**Raw records:**
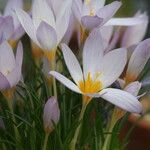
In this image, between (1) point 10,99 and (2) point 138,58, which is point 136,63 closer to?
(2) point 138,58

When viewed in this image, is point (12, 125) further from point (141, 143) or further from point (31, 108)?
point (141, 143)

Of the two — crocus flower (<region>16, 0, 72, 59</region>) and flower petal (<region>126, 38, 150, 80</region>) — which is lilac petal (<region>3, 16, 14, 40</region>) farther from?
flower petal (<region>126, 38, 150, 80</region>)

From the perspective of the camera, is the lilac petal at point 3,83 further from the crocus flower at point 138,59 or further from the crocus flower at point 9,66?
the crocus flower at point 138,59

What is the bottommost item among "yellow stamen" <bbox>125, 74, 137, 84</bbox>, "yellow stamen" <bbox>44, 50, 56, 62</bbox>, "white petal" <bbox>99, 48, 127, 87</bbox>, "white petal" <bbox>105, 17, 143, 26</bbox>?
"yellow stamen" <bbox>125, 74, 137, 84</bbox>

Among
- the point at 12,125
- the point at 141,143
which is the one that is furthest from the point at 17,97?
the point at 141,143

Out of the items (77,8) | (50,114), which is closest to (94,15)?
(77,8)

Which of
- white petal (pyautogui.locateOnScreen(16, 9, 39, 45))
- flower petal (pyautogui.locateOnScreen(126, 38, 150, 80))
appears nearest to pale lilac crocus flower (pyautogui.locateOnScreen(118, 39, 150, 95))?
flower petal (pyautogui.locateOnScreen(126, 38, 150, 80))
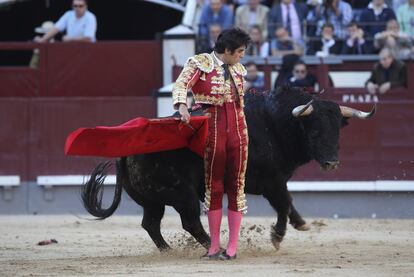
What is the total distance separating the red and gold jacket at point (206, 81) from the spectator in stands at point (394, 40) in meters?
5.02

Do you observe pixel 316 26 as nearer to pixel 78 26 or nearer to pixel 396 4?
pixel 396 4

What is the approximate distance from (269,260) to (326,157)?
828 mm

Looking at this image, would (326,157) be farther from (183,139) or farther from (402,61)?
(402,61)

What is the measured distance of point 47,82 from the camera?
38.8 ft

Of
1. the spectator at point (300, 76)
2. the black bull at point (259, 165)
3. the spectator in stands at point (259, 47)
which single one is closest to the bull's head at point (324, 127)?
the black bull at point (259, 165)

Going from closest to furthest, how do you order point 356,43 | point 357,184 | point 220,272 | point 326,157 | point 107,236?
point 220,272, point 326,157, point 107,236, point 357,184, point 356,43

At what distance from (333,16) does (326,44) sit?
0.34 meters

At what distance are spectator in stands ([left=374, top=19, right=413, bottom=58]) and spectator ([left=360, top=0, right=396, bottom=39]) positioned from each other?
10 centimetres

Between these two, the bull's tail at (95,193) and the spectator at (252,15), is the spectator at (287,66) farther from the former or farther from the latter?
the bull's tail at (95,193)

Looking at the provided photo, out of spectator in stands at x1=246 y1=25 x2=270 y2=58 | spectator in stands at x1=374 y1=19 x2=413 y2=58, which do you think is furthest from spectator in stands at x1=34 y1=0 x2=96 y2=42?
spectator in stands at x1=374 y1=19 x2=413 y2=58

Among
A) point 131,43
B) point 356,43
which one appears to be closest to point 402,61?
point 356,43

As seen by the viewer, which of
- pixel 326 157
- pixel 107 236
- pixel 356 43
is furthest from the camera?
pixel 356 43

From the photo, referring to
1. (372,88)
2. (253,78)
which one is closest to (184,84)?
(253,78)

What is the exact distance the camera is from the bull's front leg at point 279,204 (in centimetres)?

**What the task requires:** Turn every line of the records above into a JSON list of strings, one string per line, skipping blank lines and leaving out the pictures.

**Solved exercise:**
[
  "In this image, between (1) point 10,99 and (2) point 138,58, which is point 136,63 closer to?",
  "(2) point 138,58",
  "When viewed in this image, is point (12, 125) further from point (141, 143) or further from point (31, 108)?",
  "point (141, 143)",
  "Of the two — crocus flower (<region>16, 0, 72, 59</region>) and flower petal (<region>126, 38, 150, 80</region>) — which is lilac petal (<region>3, 16, 14, 40</region>) farther from?",
  "flower petal (<region>126, 38, 150, 80</region>)",
  "From the perspective of the camera, is the lilac petal at point 3,83 further from the crocus flower at point 138,59 or further from the crocus flower at point 9,66?",
  "the crocus flower at point 138,59",
  "What is the bottommost item among \"yellow stamen\" <bbox>125, 74, 137, 84</bbox>, \"yellow stamen\" <bbox>44, 50, 56, 62</bbox>, \"white petal\" <bbox>99, 48, 127, 87</bbox>, \"white petal\" <bbox>105, 17, 143, 26</bbox>?",
  "\"yellow stamen\" <bbox>125, 74, 137, 84</bbox>",
  "Among",
  "- the point at 12,125",
  "- the point at 141,143",
  "which is the one that is furthest from the point at 17,97?",
  "the point at 141,143",
  "Out of the items (77,8) | (50,114), which is closest to (94,15)?",
  "(77,8)",
  "Which of",
  "- white petal (pyautogui.locateOnScreen(16, 9, 39, 45))",
  "- flower petal (pyautogui.locateOnScreen(126, 38, 150, 80))",
  "appears nearest to pale lilac crocus flower (pyautogui.locateOnScreen(118, 39, 150, 95))?",
  "flower petal (pyautogui.locateOnScreen(126, 38, 150, 80))",
  "What is the total distance separating the red and gold jacket at point (206, 81) from the spectator in stands at point (394, 40) in meters?",
  "5.02",
  "Do you observe pixel 316 26 as nearer to pixel 78 26 or nearer to pixel 396 4?",
  "pixel 396 4",
  "What is the approximate distance from (269,260) to (326,157)?",
  "828 mm",
  "Looking at this image, would (326,157) be farther from (183,139) or farther from (402,61)?",
  "(402,61)",
  "What is the measured distance of point 47,82 from the camera?",
  "38.8 ft",
  "Of",
  "1. the spectator at point (300, 76)",
  "2. the black bull at point (259, 165)",
  "3. the spectator in stands at point (259, 47)",
  "which single one is closest to the bull's head at point (324, 127)?",
  "the black bull at point (259, 165)",
  "Going from closest to furthest, how do you order point 356,43 | point 357,184 | point 220,272 | point 326,157 | point 107,236?",
  "point 220,272, point 326,157, point 107,236, point 357,184, point 356,43",
  "At what distance from (333,16) does (326,44) sit?",
  "0.34 meters",
  "At what distance are spectator in stands ([left=374, top=19, right=413, bottom=58]) and spectator ([left=360, top=0, right=396, bottom=39]) positioned from each other?",
  "10 centimetres",
  "Between these two, the bull's tail at (95,193) and the spectator at (252,15), is the spectator at (287,66) farther from the former or farther from the latter?",
  "the bull's tail at (95,193)",
  "Looking at the provided photo, out of spectator in stands at x1=246 y1=25 x2=270 y2=58 | spectator in stands at x1=374 y1=19 x2=413 y2=58, which do you think is furthest from spectator in stands at x1=34 y1=0 x2=96 y2=42?",
  "spectator in stands at x1=374 y1=19 x2=413 y2=58",
  "Among",
  "A) point 131,43",
  "B) point 356,43",
  "which one appears to be closest to point 402,61?",
  "point 356,43",
  "As seen by the viewer, which of",
  "- pixel 326 157",
  "- pixel 107 236",
  "- pixel 356 43",
  "is furthest from the camera?",
  "pixel 356 43",
  "From the photo, referring to",
  "1. (372,88)",
  "2. (253,78)",
  "which one is closest to (184,84)?",
  "(253,78)",
  "What is the exact distance the camera is from the bull's front leg at point 279,204 (in centimetres)?"
]